Ничего особенного не произошло, только Смыслов успел рокироваться, а Ботвинник вывел своего неугомонного слона через "форточку" и теперь давил на открытую рокировку белых. Впрочем, тут же произошли размены, и скрытые за огромной доской демонстраторы убрали с нее этого коварного и ненавистного Варваре Терентьевне чемпионского слона. Теперь игра была равной, и победой претендента пока, к сожалению, не пахло.
В зале стало душно и шумно. Он уже был, несмотря на очередь в буфете, забит до краев и, сжавшись в кресле, старая женщина, опять заговаривая такую знакомую боль в руке и лопатке, грустно смотрела на огромную доску.
Ботвинник ферзем стреножил коня Смыслова, но Смыслов, ни минуты не думая, увел короля, как бы предлагая коня в подарок. Зал довольно зашумел. Но Ботвинник не был таким простачком и троянского подарка не принял. Варвара Терентьевна улыбнулась, а сердце у нее все так же болело. Уходить было жаль, но умирать здесь, в кресле партера, было бы слишком неблагодарно по отношению к собравшейся публике да и ко всему шахматному движению.
– Вам плохо? – спросил мальчик, который надеялся, что Ботвинник сыграет "испанскую".
– Нет. Немного... Вы не спуститесь в фойе и не позвоните моей внучке, чтобы пришла? – медленно выговорила старая женщина.
– Иди, просят, – толкнул мальчишку товарищ постарше. – Они в час по чайной ложке ходят.
– Вот телефон, – черкнула Варвара Терентьевна на краешке его шахматной программки шесть цифр и вынула из ветхого ридикюльчика два пятиалтынных.
Когда через четверть часа пионер вернулся, белые уже защищались.
– Никто не отвечает, – сказал мальчишка, возвращая монетки.
– Ничего. Уже прошло. Большое спасибо, – поблагодарила Варвара Терентьевна.

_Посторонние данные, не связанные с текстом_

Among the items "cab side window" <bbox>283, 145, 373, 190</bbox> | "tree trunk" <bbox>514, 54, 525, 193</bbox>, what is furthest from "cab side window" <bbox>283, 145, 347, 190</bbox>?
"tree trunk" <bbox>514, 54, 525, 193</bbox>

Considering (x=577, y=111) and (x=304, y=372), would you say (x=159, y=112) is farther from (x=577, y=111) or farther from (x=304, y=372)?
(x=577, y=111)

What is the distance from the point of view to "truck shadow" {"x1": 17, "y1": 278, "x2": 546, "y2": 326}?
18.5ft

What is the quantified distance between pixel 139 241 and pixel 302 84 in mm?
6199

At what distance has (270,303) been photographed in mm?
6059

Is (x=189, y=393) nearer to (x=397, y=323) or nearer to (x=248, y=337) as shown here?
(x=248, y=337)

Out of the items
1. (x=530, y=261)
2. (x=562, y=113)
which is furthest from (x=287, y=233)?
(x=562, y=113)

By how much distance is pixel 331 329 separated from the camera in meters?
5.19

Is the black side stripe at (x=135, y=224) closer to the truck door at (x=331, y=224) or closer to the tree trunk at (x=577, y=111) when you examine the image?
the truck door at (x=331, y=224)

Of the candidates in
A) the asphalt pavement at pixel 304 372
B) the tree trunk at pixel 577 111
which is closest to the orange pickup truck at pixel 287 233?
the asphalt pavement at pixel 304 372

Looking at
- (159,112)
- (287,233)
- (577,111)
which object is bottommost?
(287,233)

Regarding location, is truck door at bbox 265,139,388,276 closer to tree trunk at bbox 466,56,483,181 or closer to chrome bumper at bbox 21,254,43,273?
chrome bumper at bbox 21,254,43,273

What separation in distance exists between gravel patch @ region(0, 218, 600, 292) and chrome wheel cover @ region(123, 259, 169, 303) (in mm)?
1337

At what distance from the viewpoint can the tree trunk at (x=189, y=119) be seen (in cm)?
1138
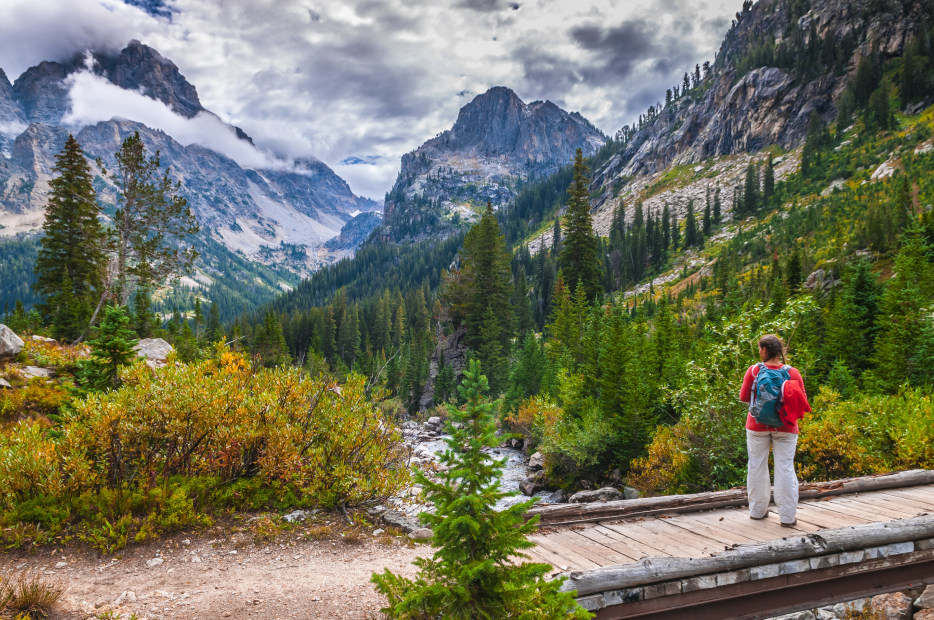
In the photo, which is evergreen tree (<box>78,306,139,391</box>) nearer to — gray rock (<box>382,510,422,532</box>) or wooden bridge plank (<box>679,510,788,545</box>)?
gray rock (<box>382,510,422,532</box>)

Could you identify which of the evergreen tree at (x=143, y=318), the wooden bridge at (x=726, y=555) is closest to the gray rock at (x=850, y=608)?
the wooden bridge at (x=726, y=555)

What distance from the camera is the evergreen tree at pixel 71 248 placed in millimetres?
28016

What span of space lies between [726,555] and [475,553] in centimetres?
336

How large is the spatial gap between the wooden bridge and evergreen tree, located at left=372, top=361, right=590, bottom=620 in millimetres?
1377

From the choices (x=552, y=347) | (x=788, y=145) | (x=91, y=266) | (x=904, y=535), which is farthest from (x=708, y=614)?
(x=788, y=145)

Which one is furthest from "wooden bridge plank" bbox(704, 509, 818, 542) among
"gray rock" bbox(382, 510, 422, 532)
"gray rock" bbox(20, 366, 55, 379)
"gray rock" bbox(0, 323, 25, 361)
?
"gray rock" bbox(0, 323, 25, 361)

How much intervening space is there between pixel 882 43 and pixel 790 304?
428 ft

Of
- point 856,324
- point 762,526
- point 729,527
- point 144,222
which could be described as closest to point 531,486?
point 729,527

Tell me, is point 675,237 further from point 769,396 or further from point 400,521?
point 400,521

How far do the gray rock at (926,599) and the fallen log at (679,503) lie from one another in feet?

Правда, руку отпустило, а боль в лопатке стала шире и сместилась к самой середине груди. Старой женщине казалось, что там не боль, а просто это место протирают мягкой и горячей губкой.
Теперь она могла отвлечься и вновь следить за демонстрационной доской, где черные окончательно расковались и выравнивать игру приходилось уже Смыслову, что он и сделал, разменяв на, двадцать четвертом ходу ферзей.
19
Три недели Гришка Новосельнов, как сонная муха, ползал по Ленинграду, не зная, оставаться ли на Неве или перемещаться в столицу. Жена, которая раньше пуще всего боялась Гришкиных дружков и была инициатором переезда, теперь почему-то закобенилась. Да и вообще она как-то мало обрадовалась его возвращению. То ли отвыкла, как, впрочем, и он отвык от нее, то ли у нее временно кто-то появился. С обменом она, как говорится, не мычала и не телилась, считая, что нужно менять так на так – две в Питере на две в Москве. Что касается тещи, так та и слышать о переезде не хотела. Во всяком случае, требовала, чтобы ее сначала зарыли на Волховом кладбище.